EXERCISE AIM: Please reproduce every one of the records below word for word, leaving the pictures out of your answer.

------ MATERIAL FOR THE TASK

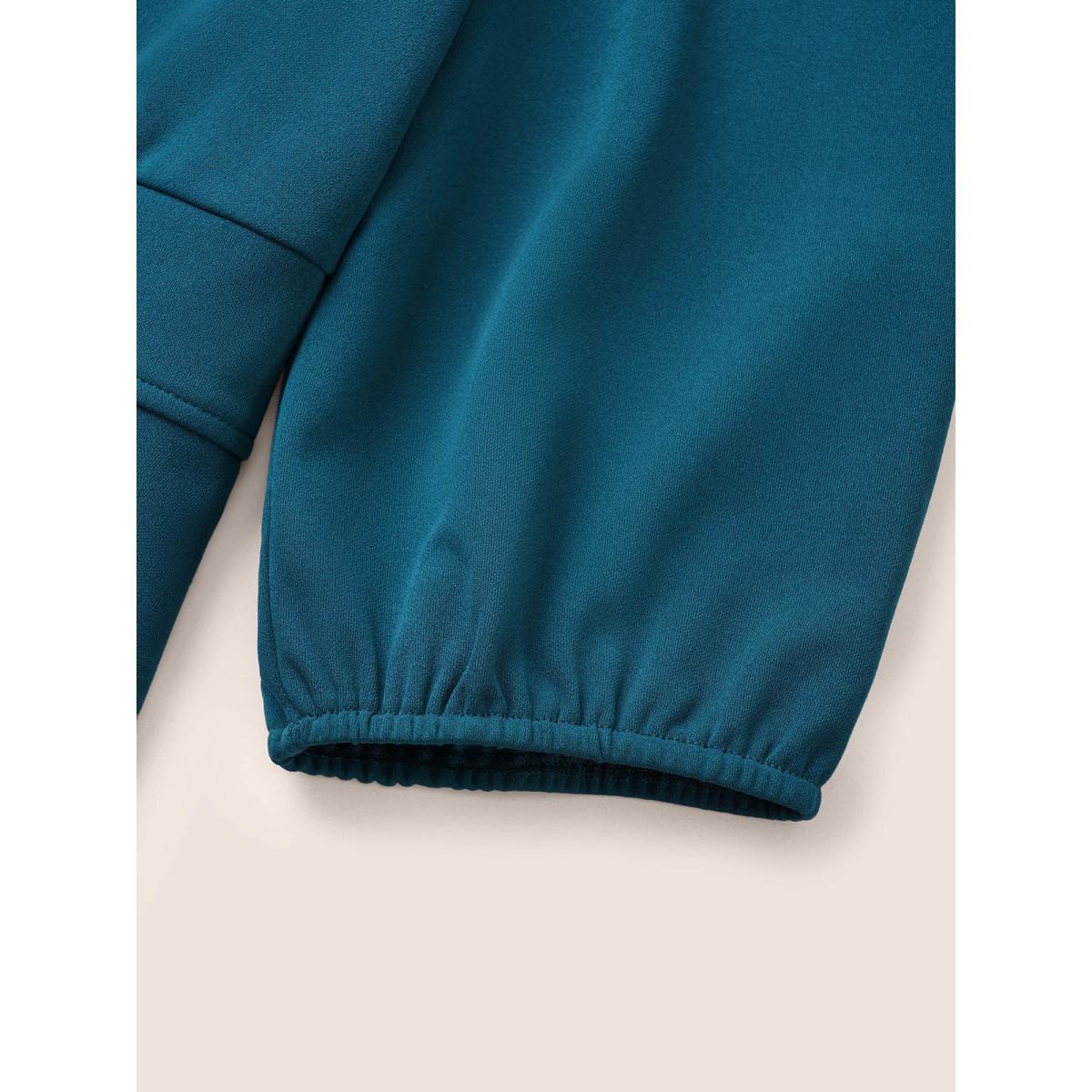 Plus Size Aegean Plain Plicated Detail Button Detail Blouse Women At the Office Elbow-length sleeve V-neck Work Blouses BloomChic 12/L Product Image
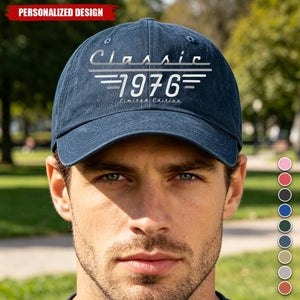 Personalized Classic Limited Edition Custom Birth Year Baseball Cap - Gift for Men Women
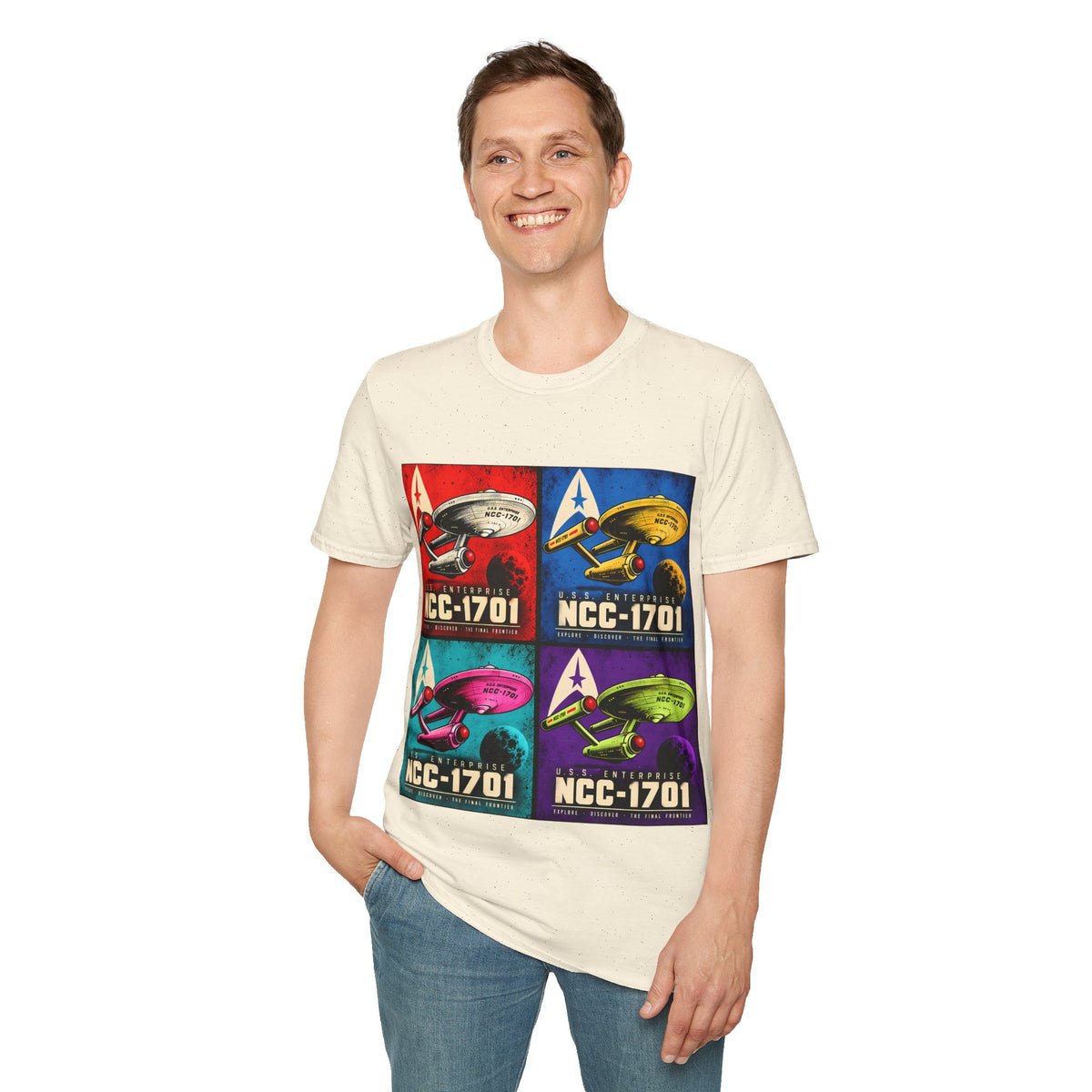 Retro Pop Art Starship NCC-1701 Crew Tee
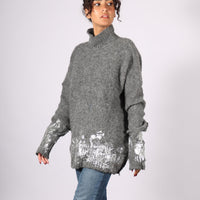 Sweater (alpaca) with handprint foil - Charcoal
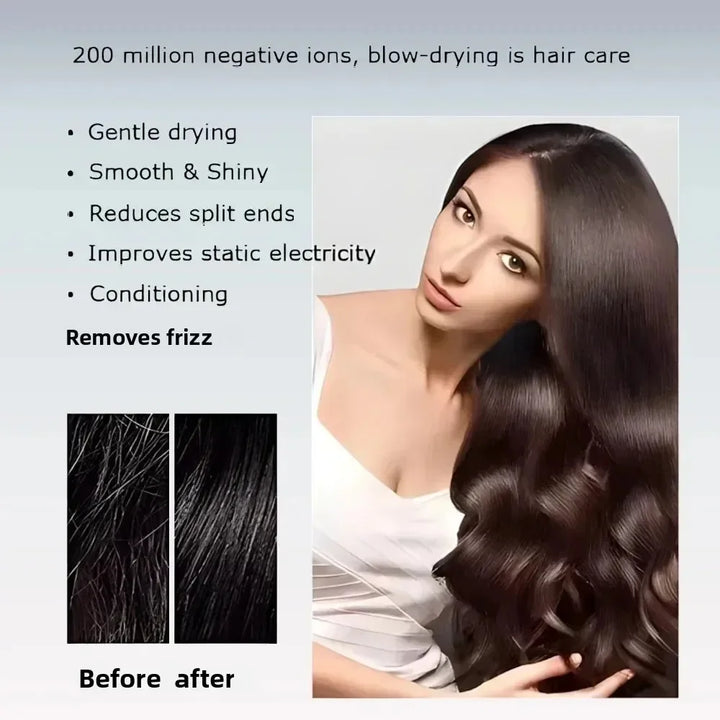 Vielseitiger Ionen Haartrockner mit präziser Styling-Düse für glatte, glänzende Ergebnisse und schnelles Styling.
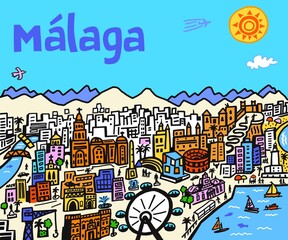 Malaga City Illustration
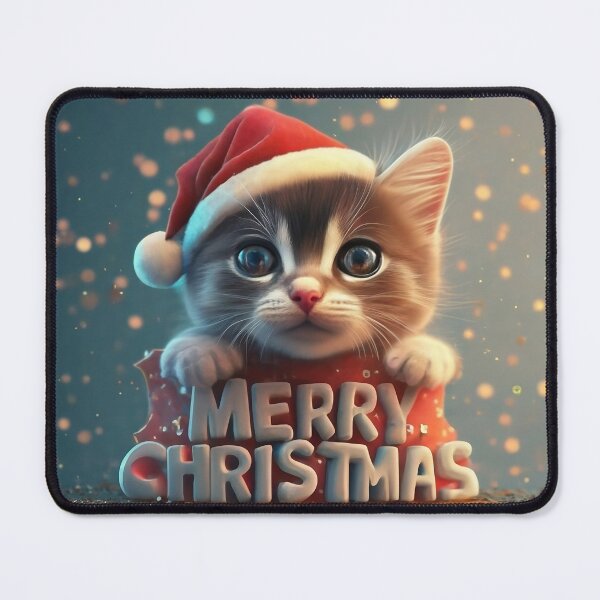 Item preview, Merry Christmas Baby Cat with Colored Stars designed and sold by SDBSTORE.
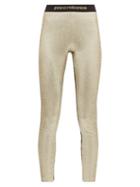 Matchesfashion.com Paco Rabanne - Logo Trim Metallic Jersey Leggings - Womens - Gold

------------

ANSWER SECTION:
 Plus Size Aegean Plain Plicated Detail Button Detail Blouse Women At the Office Elbow-length sleeve V-neck Work Blouses BloomChic 12/L Product Image
 Personalized Classic Limited Edition Custom Birth Year Baseball Cap - Gift for Men Women
 Retro Pop Art Starship NCC-1701 Crew Tee
 Sweater (alpaca) with handprint foil - Charcoal
 Vielseitiger Ionen Haartrockner mit präziser Styling-Düse für glatte, glänzende Ergebnisse und schnelles Styling.
 Malaga City Illustration
 Item preview, Merry Christmas Baby Cat with Colored Stars designed and sold by SDBSTORE.
 Matchesfashion.com Paco Rabanne - Logo Trim Metallic Jersey Leggings - Womens - Gold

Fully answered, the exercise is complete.